When Anouk was a newborn, I was running on fumes. Literally. I wasn’t able to drink coffee for the first time since I was about 15 years old, and when Jay would brew a cup, I would linger over the steam. I was truly tired for the first time in my life. Not stayed-up-at-a-sleepover-tired, but I-can-feel-every-beat-of-my-heart/what-was-I-doing-again?-tired. And this is nothing special. It is what motherhood is.
When I was pregnant, people would ask me how I was sleeping. They told me to sleep as much as I could before the baby arrived and I just didn’t let that sink in. I wasn’t going to be able to sleep after the baby arrived? I thought that’s what babies do… sleep…
I also learned what fatherhood is… or isn’t. I was constantly getting annoyed that when she cried, Jay wasn’t helping her. He would tell me “If I could feed her I would, but I can’t. What do you want me to do?” Every time she was fussy he thought “She’s hungry.” He didn’t have to wake up at night because I would. He didn’t have time to help during the day because he would be on trips for work, or when he was home, he would need to be rested to fly passengers around. I was being stretched too thin, I thought.
There was also this anxiety. I don’t normally feel it, but when Anouk came, I had it bad. It would come on at sundown. She had that night crying, purple crying , the screaming colic thing that I didn’t know could drive me up a wall. Because the sun went down at around 5 in winter, she would cry for 3 or 4 hours, and 5 or 6 nights a week. I was coming undone. I could catch a sign that it was about to start, and I would get rattled. And Jay would, too. And both of us would quake in our own ways hoping to survive the night, which we always did… but I felt like I was taking the brunt of it.
What I could not manage in that hard time was how to learn the motherhood thing WHILE learning what fatherhood seemed like for Jay. I was scared that he was going to get used to me doing everything and so I felt that I needed to make him step it up. I
wanted needed his help and I wanted it to feel natural. So there was some friction.
I looked online. “I can’t get my husband more involved in caring for our 6-month-old son, and I want his help. What can we do?” Apparently I wasn’t treading on new territory…“My husband isn’t even trying to bond.” Tell me about it… I was turning into a reactive, critical person AND running on fumes.

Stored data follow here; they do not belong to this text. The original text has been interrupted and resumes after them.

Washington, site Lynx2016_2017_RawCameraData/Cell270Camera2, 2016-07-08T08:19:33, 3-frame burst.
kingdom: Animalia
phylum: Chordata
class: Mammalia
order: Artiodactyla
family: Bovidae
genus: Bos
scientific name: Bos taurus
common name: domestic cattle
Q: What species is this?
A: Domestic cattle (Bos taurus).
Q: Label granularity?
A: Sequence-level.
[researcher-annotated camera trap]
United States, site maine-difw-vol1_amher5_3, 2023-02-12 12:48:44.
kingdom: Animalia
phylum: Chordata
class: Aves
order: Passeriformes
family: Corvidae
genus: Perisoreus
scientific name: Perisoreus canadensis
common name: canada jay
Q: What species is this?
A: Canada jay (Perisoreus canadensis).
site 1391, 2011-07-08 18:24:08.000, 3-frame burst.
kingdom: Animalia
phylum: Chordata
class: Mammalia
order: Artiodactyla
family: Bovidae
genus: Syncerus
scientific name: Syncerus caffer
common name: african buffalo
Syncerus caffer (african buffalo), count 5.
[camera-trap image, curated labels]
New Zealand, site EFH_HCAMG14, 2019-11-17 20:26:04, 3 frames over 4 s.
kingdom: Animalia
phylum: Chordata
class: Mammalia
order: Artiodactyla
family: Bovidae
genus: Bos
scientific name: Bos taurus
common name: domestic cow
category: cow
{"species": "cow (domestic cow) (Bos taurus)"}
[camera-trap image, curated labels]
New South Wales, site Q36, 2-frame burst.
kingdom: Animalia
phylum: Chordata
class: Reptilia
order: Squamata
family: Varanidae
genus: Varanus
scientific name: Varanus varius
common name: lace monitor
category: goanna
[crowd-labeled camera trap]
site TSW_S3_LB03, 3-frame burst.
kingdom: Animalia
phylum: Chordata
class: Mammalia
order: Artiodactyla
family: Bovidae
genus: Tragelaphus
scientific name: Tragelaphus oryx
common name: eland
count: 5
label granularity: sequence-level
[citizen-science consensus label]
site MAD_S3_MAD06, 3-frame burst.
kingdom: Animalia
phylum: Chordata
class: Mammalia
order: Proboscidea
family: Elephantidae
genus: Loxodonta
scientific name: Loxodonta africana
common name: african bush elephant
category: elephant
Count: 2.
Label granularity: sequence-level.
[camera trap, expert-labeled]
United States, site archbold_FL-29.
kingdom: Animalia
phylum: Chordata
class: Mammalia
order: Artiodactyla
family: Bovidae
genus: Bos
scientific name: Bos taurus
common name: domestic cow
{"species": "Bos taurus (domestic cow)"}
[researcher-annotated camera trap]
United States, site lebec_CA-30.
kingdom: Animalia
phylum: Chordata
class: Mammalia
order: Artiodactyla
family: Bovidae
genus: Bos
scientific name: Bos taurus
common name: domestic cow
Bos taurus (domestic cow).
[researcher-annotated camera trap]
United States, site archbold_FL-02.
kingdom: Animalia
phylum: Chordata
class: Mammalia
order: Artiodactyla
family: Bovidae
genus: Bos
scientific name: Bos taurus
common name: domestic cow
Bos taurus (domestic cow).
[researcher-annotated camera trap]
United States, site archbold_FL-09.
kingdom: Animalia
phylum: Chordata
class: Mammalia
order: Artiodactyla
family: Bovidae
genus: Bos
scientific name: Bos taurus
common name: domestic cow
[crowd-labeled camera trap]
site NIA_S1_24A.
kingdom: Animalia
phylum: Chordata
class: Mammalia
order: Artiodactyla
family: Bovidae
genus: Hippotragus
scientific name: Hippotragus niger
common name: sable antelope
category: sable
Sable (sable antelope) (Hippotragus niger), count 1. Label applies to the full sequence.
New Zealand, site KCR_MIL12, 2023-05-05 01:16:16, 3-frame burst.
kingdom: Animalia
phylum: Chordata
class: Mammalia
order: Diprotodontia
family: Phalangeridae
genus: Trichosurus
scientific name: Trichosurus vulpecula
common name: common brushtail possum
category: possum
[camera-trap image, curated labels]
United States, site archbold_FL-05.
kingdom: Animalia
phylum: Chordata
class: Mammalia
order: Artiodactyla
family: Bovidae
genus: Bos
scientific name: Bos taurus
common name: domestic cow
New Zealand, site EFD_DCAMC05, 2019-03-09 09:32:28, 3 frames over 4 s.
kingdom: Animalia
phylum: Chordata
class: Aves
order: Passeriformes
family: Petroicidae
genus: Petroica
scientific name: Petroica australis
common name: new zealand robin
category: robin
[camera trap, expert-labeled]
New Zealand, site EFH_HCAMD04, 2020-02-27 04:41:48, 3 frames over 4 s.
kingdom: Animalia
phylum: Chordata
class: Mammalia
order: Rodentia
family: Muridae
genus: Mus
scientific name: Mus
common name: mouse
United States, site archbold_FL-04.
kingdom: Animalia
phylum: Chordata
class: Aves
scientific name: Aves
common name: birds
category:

So here’s the thing I learned… Jay was freaked out too… but freaked out in a different way. He is so smart. He is so good at everything he does… I think he was afraid of not being great at this one thing, his first daughter. He saw me in the beginning as though I had it all together and thought it all came naturally (little did he know that I had read 100+ hours on how high should a fever be to call 911? or What are the different crying noises babies make? ) His reality was that he didn’t know what to do … and he didn’t want to be criticized for trying something under my watchful eye… poor guy.
So here we have the backseat dad and the sleepless mother. Lose-lose. Both of us were feeling hurt, neither was enjoying the family we had been dreaming of making, and Anouk was all purple half the time crying. Ick.
Since those first months, a few things have become clear. Our little Anouk probably had acid reflux preventing her from relaxing while eating and napping. (Our pediatrician told us to look out for certain markers but they weren’t showing up. She didn’t spit up, she didn’t arch her back while feeding.. little did we know that there was a link between reflux and torticollis, knowledge that would have helped us as first time parents) Jay learned that I could not sustain Anouk’s full-time along with working full-time, keeping the house, making our meals, seeing family and friends and all of the other things I had to do for our family. He needed to help me in a bigger way. He had to learn to care for her his own way. And I needed to learn about how he cared for her. Dads provide a unique way of care giving that’s different from moms’, and babies thrive on both. My criticism wasn’t helping him experiment, and I has limiting the way that he could help me! For him,staying on the sidelines was more comfortable, but it was preventing him from learning how to comfort, care for, and develop a relationship with our baby.
As soon as I gave my husband time and room to learn how to be a caregiver, everything changed for us. I had to start letting myself off the hook with her. If he was in charge, I wouldn’t rush over as soon as I heard my baby cry. I would trust him to work it out himself.
Since then, Jay has become a remarkable dad, and human being. He learned that taking her for walks in a baby carrier in those hard hours put her to sleep. He learned how to carry her in just the right way to calm her down after crying. I see him differently, too. I see him as someone who can feel fragile and timid. Jay is someone who doesn’t want to let me down. He’s really exactly the person I hoped he would be when we fell in love. It just took at little while for ME to figure that out.
*a note on the terms. I hesitate to use motherhood and fatherhood in these binary terms. Parenting does not have to reflect these roles. In our case, his parenthood is much different than mine and they fall into the conventional norms. I love my queer family and friends and think this may be representative of people across our country regardless of family configuration.